ENTRIES:
···

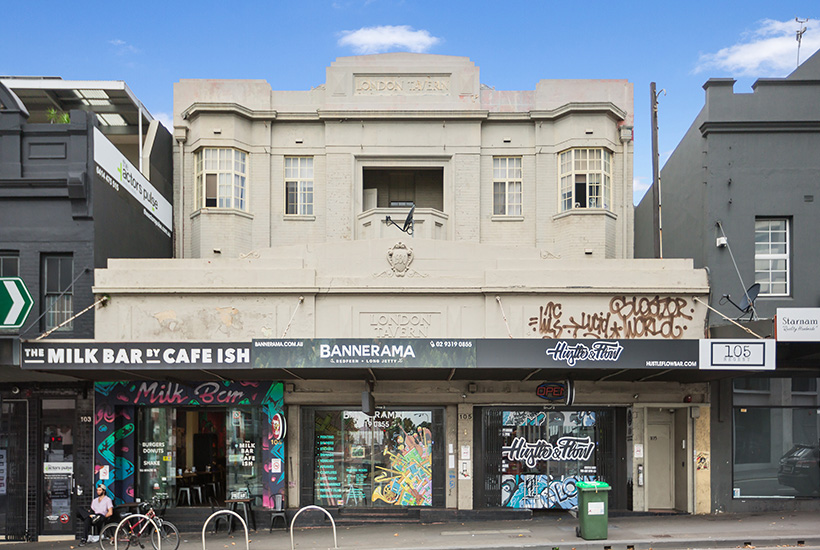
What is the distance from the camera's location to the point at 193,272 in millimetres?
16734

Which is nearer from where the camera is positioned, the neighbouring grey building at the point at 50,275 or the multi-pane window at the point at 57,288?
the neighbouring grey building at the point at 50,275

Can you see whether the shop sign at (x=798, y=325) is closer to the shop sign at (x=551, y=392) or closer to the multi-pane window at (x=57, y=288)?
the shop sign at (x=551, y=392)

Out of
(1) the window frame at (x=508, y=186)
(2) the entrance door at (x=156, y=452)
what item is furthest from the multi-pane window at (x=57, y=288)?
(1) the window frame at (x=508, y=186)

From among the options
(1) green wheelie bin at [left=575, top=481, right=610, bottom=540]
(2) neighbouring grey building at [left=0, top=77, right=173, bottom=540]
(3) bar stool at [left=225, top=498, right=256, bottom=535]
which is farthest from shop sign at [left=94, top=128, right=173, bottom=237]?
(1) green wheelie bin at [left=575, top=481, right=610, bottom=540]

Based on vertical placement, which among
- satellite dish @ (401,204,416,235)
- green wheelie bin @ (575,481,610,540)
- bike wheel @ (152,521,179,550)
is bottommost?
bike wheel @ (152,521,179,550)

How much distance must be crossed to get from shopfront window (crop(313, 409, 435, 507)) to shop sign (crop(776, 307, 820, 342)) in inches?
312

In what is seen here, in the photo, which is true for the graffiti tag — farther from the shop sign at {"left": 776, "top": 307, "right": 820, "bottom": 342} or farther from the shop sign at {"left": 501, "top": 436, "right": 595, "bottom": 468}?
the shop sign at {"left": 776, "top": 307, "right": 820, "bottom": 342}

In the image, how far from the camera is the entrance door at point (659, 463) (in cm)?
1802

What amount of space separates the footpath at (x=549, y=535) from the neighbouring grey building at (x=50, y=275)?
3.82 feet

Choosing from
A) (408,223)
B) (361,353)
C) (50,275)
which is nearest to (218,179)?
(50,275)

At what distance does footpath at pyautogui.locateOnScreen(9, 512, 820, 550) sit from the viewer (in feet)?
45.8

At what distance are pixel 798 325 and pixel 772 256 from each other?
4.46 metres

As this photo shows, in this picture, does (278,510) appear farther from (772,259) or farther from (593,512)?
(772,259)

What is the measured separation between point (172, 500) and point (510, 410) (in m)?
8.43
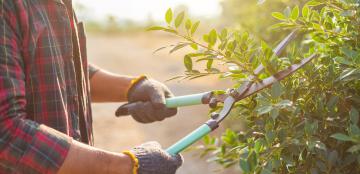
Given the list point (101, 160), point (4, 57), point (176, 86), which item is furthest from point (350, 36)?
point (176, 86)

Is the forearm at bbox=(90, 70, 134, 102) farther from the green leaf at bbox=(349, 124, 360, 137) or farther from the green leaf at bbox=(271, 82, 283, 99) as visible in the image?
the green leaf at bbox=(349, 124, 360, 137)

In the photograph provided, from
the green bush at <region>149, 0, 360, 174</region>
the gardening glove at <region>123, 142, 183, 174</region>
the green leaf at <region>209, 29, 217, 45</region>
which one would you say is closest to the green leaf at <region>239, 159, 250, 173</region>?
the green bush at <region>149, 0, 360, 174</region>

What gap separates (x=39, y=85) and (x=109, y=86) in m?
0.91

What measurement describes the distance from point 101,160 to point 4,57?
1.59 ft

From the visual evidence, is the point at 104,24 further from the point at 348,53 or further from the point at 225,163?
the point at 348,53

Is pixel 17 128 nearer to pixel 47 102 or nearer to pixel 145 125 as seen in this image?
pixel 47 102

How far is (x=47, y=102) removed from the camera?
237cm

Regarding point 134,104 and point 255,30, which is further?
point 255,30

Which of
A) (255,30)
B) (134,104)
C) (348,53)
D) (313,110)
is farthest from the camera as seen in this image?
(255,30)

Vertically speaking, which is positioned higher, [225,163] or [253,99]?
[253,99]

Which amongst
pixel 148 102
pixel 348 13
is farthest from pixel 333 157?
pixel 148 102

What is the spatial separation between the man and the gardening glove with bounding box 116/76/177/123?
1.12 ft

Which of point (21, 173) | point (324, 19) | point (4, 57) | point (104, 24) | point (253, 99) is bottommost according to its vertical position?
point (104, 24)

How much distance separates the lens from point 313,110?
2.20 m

···

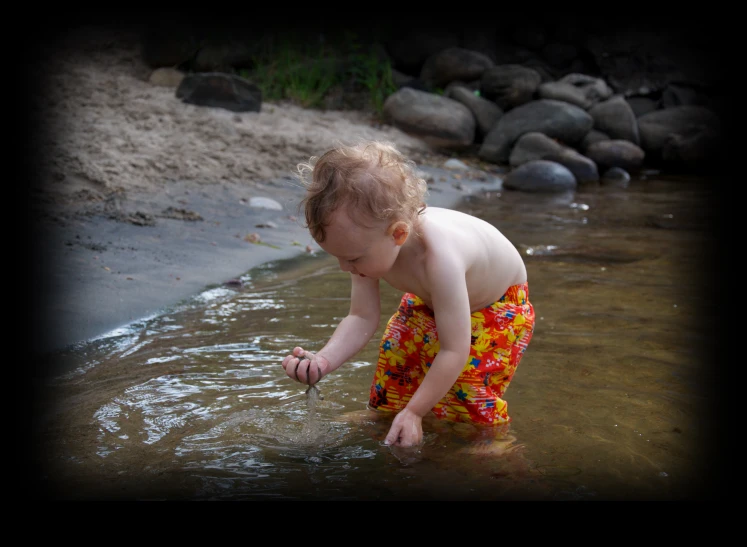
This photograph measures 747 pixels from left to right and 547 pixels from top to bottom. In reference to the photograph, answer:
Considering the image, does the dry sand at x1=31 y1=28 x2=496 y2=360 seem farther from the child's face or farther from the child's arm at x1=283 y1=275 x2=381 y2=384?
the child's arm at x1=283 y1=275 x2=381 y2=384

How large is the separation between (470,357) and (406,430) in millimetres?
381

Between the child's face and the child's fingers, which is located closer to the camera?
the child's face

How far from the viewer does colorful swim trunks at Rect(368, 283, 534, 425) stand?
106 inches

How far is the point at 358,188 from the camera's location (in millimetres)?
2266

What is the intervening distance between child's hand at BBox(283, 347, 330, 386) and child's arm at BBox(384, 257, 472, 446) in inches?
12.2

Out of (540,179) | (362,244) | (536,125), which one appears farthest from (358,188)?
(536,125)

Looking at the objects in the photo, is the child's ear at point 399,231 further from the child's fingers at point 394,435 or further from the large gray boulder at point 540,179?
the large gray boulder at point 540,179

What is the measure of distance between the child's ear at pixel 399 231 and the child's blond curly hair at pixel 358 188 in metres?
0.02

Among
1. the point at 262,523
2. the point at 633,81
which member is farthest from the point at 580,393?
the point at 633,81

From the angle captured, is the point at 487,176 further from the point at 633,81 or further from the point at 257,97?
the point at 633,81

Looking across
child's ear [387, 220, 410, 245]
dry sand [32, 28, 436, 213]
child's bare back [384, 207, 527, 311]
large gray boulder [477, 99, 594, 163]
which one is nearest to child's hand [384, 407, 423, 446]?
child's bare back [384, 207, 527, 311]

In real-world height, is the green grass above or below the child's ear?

···

YOUR GOAL:
Copy out, word for word, the part of the listing between the line holding "Out of (540,179)" and the line holding "In real-world height, is", inclusive. Give only those lines.

FULL RESPONSE:
Out of (540,179) | (362,244) | (536,125), which one appears farthest from (358,188)?
(536,125)

Looking at the objects in the photo, is the child's ear at point 399,231 further from the child's fingers at point 394,435 or further from the large gray boulder at point 540,179?
the large gray boulder at point 540,179

What is the measure of distance between the child's ear at pixel 399 231 and the child's blond curly hair at pixel 358 188 in metres?
0.02

Among
1. the point at 262,523
2. the point at 633,81
which member is farthest from the point at 580,393?
the point at 633,81

From the angle captured, is the point at 487,176 further from the point at 633,81 or further from the point at 257,97?
the point at 633,81

Looking across
child's ear [387, 220, 410, 245]
dry sand [32, 28, 436, 213]
child's bare back [384, 207, 527, 311]
large gray boulder [477, 99, 594, 163]
which one is nearest to child's hand [384, 407, 423, 446]?
child's bare back [384, 207, 527, 311]

In real-world height, is the green grass above or below the child's ear?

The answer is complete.